Wednesday, February 17, 2010

Day 17 Just Dance

It was a fun and great workout today doing the Body Jam class. I had a great time doing a little salsa and learned some great new dance moves, and all the while burned some calories while having a blast. This weekly class changes a little each week so it really keeps you on your toes and you are guaranteed a great fat burning workout as well as a good time.

Making Fitness Fun is so important and when you can take a class, learn something fun and new while getting your groove on - what a better way to get your exercise in for the day!

Tuesday, February 16, 2010

Day 16- Winning is the Only Option

Day 16 of my Fitness challenge and I have decided to increase my workouts. Today I did Body Combat and a Spinning class. I think I probably burned close to 900 or maybe even a cool 1000 calories today!! Awesome day...and now I need a good night sleep to rest up for tomorrow.

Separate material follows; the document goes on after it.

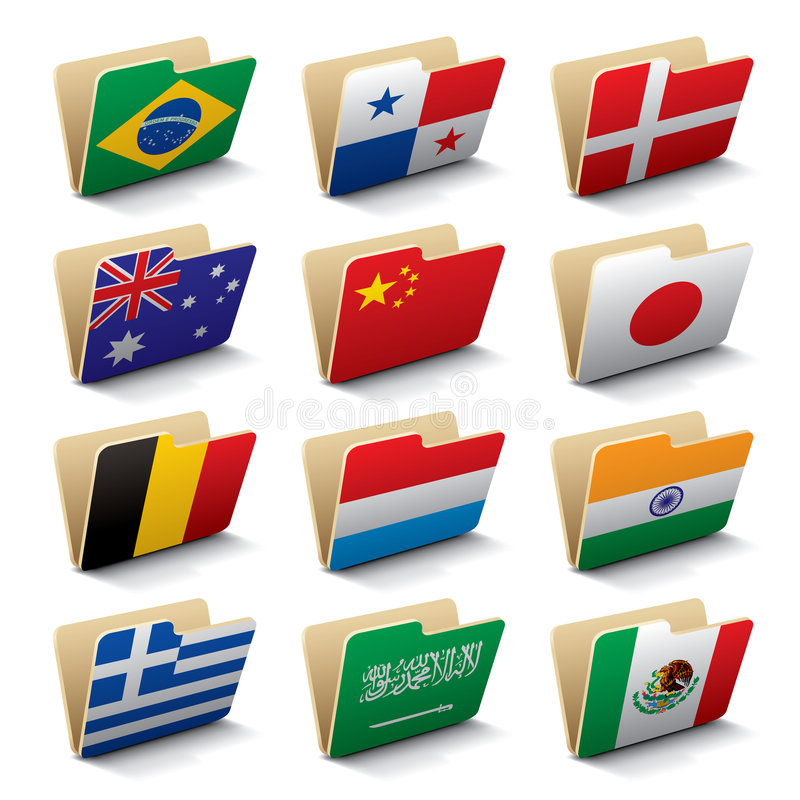 Iconos 2 de las carpetas del mundo ilustración del vector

Still doing well with the Weight Watchers plan...this is the first week that I started using up my Fitness points...so it is a good thing I am earning extra. Hope to see some good changes on the scale this Friday..Wish me luck!! I am in this to Win this Challenge!

Monday, February 15, 2010

Day 15 - I DO LIKE MONDAYS!!

Happy Monday and Happy Presidents Day everyone! I really DO like Mondays because it gets me back into my regular eatting and working out routine. This morning I went to my Body Pump class - this is an hour class that trains your entire body to some great uplifting music. I have to admit I really felt it today. I can truly feel my muscles underneath starting to fire and I think it is time to increase my weights.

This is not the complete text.